TRECHO DO DOCUMENTO
ANEEL põe leilão de R$ 12,9 bi e primeira bateria da transmissão em consulta

Minuta reúne 12 lotes, 3.245 km de linhas e R$ 12,9 bilhões estimados; bateria de 100 MW/200 MWh no Acre será a primeira do segmento, mas edital ainda passará por contribuições, ANEEL e TCU.
A Agência Nacional de Energia Elétrica abriu a etapa de participação social para o Leilão de Transmissão nº 01/2027, marcado para 30 de abril de 2027 na B3. A Consulta Pública nº 032/2026 receberá contribuições entre 10 de setembro e 26 de outubro sobre a minuta inicial do edital. O conjunto reúne 12 lotes e investimento estimado pela Agência em R$ 12,9 bilhões.
O planejamento prevê 3.245 quilômetros de novas linhas de transmissão e 1.386 mega-volt-ampères de capacidade de transformação em 13 estados. Os vencedores terão prazos de 36 a 60 meses, contados da assinatura dos contratos, para concluir as instalações. A ANEEL estima 29,5 mil empregos diretos e indiretos, número que representa projeção regulatória e não postos já contratados.
O elemento inédito está no Lote 5: um sistema de armazenamento de energia por baterias conectado à subestação de Cruzeiro do Sul, no Acre, com 100 megawatts de potência e 200 megawatts-hora de energia. A relação entre essas medidas indica capacidade nominal para entregar a potência máxima durante aproximadamente duas horas, sujeita às condições operacionais e aos requisitos do edital.
Será a primeira contratação de baterias dentro do segmento de transmissão do Sistema Interligado Nacional, o SIN. O equipamento deverá usar tecnologia grid-forming, capaz de contribuir para a formação e a estabilidade elétrica da rede, em vez de apenas seguir um sinal externo. A finalidade indicada pela Agência é tornar mais confiável o atendimento a Cruzeiro do Sul e Feijó.

O QUE FAZER
Por favor, reproduza na íntegra e sem nenhuma alteração o texto acima sobre o leilão de transmissão da ANEEL.

DADOS FORNECIDOS
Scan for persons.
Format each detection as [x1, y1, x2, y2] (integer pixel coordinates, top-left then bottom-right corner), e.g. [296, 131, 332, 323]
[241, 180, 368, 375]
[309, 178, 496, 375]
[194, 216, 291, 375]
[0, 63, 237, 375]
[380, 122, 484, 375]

RESPOSTA DO EXERCÍCIO
ANEEL põe leilão de R$ 12,9 bi e primeira bateria da transmissão em consulta

Minuta reúne 12 lotes, 3.245 km de linhas e R$ 12,9 bilhões estimados; bateria de 100 MW/200 MWh no Acre será a primeira do segmento, mas edital ainda passará por contribuições, ANEEL e TCU.
A Agência Nacional de Energia Elétrica abriu a etapa de participação social para o Leilão de Transmissão nº 01/2027, marcado para 30 de abril de 2027 na B3. A Consulta Pública nº 032/2026 receberá contribuições entre 10 de setembro e 26 de outubro sobre a minuta inicial do edital. O conjunto reúne 12 lotes e investimento estimado pela Agência em R$ 12,9 bilhões.
O planejamento prevê 3.245 quilômetros de novas linhas de transmissão e 1.386 mega-volt-ampères de capacidade de transformação em 13 estados. Os vencedores terão prazos de 36 a 60 meses, contados da assinatura dos contratos, para concluir as instalações. A ANEEL estima 29,5 mil empregos diretos e indiretos, número que representa projeção regulatória e não postos já contratados.
O elemento inédito está no Lote 5: um sistema de armazenamento de energia por baterias conectado à subestação de Cruzeiro do Sul, no Acre, com 100 megawatts de potência e 200 megawatts-hora de energia. A relação entre essas medidas indica capacidade nominal para entregar a potência máxima durante aproximadamente duas horas, sujeita às condições operacionais e aos requisitos do edital.
Será a primeira contratação de baterias dentro do segmento de transmissão do Sistema Interligado Nacional, o SIN. O equipamento deverá usar tecnologia grid-forming, capaz de contribuir para a formação e a estabilidade elétrica da rede, em vez de apenas seguir um sinal externo. A finalidade indicada pela Agência é tornar mais confiável o atendimento a Cruzeiro do Sul e Feijó.